The printed result shows the 2-dimensional dataset that we will use to plot into a graph:

Tf-IDF feature size:  (135, 4837)
PCA feature size:  (135, 2)
Tf-IDF cluster centroids size:  (20, 4837)
PCA centroids size:  (20, 2)

Predict the cluster of each page

Next, we will use the model that we trained earlier to predict the clusters for each page.

# predict the labels groupings
predictions = model.predict(X)
predictions

The result is an array with one value per page on the site.

array([ 0,  3,  4, 16, 17, 12, 10,  8,  8,  0,  0, 11, 11, 10, 10,  4, 18,
        1,  1,  8,  4, 10, 10, 10,  4, 10, 10,  1,  5, 13, 10,  2,  1,  0,
        0,  5, 10,  4, 12, 12,  4,  4,  3,  3,  1,  1,  1,  0, 16,  1, 12,
        1, 12,  1,  0,  6,  3,  1, 10,  5,  0,  1,  4,  4, 15, 15,  8, 14,
        6,  3,  1, 10,  0,  4, 10, 10,  8, 12, 12,  1, 14, 18, 18,  0, 10,
        1,  5, 13, 10, 11, 10, 10,  0, 10, 10, 10, 10, 10,  5, 10, 10,  9,
        5,  5, 19, 19,  9, 17, 10,  7, 11,  0, 15,  9, 15,  8,  1,  7,  7,
        3,  0, 10, 15,  1,  1,  1, 10,  1, 10, 14,  1,  0,  0,  0, 10],
      dtype=int32)

To understand what this means, we can look at the number of values and unique values in the predictions.

import numpy as np

print('Number of articles clustered: ', len(predictions))
print('Number of K clusters: ', len(np.unique(predictions)))

This correctly shows that we made predictions for each of the 135 articles to be clustered in 20 different groups.

Number of articles clustered:  135
Number of K clusters:  20

Assign top queries to each cluster

Numbered clusters do not provide a lot of insight.

Hence, we will map the top queries (bigrams) that we stored in my_dict to each of the corresponding clusters.

This way, instead of showing numbered clusters, we will have insight into what the cluster is about.

## [Provided information]

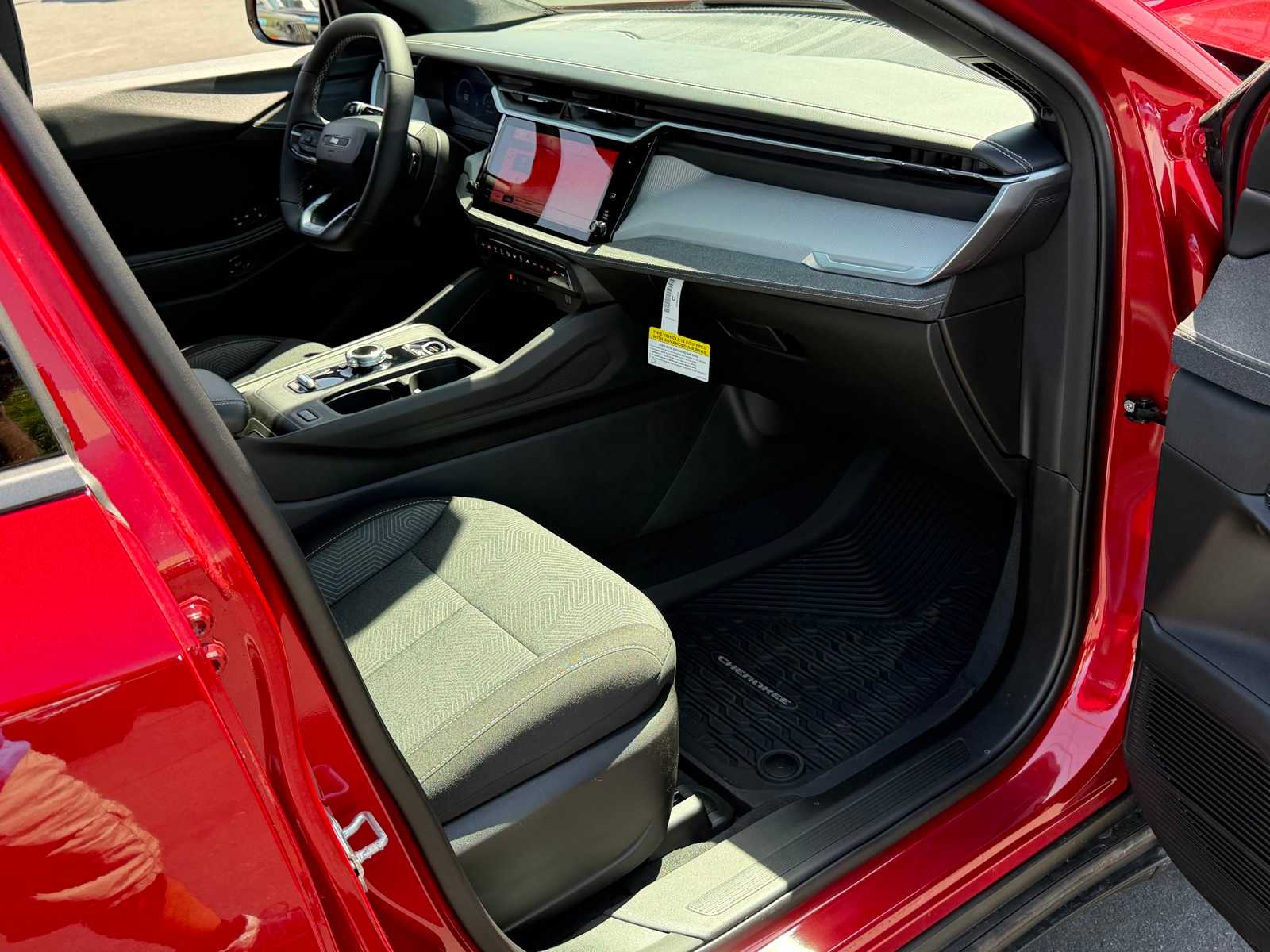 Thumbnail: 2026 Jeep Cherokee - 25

--

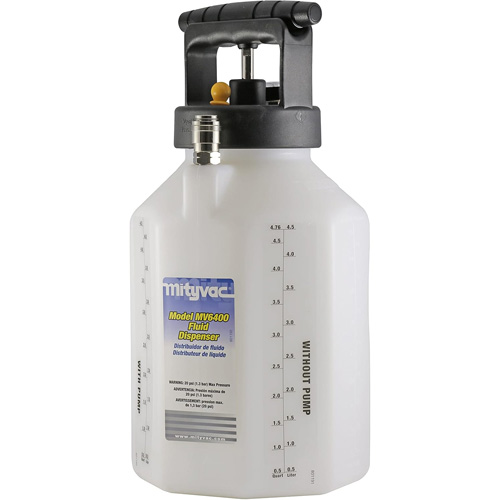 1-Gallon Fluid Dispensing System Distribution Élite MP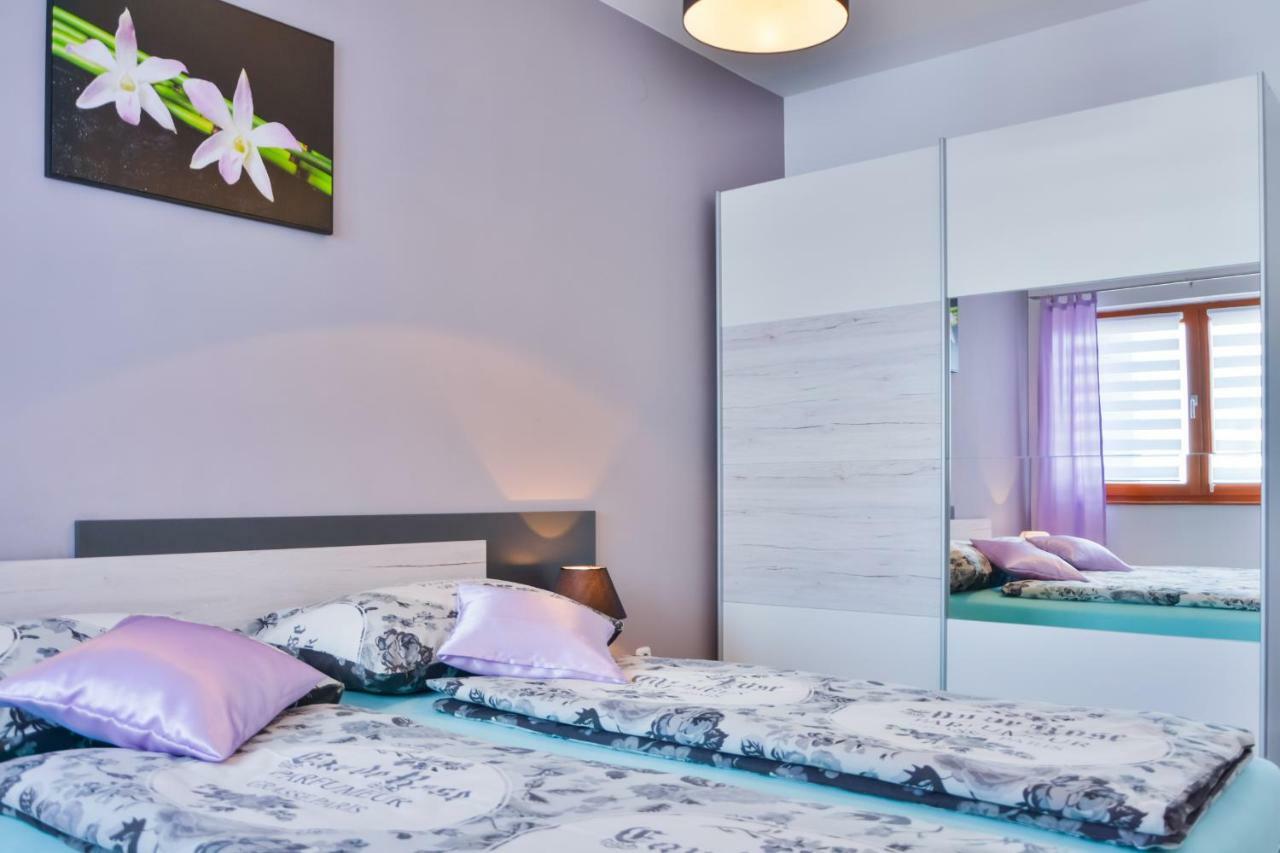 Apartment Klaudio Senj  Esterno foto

## [Tasks to complete]
a: In the clustering text, rename "predictions" to "labels" and give that passage again, beginning at the words "print('Number of articles" and stopping after "the corresponding clusters.".
b: Translate this sentence from the clustering text into Spanish: "The result is an array with one value per page on the site."

## [Task answers]
a:
print('Number of articles clustered: ', len(labels))
print('Number of K clusters: ', len(np.unique(labels)))

This correctly shows that we made labels for each of the 135 articles to be clustered in 20 different groups.

Number of articles clustered:  135
Number of K clusters:  20

Assign top queries to each cluster

Numbered clusters do not provide a lot of insight.

Hence, we will map the top queries (bigrams) that we stored in my_dict to each of the corresponding clusters.

b: El resultado es un arreglo con un valor por cada página del sitio.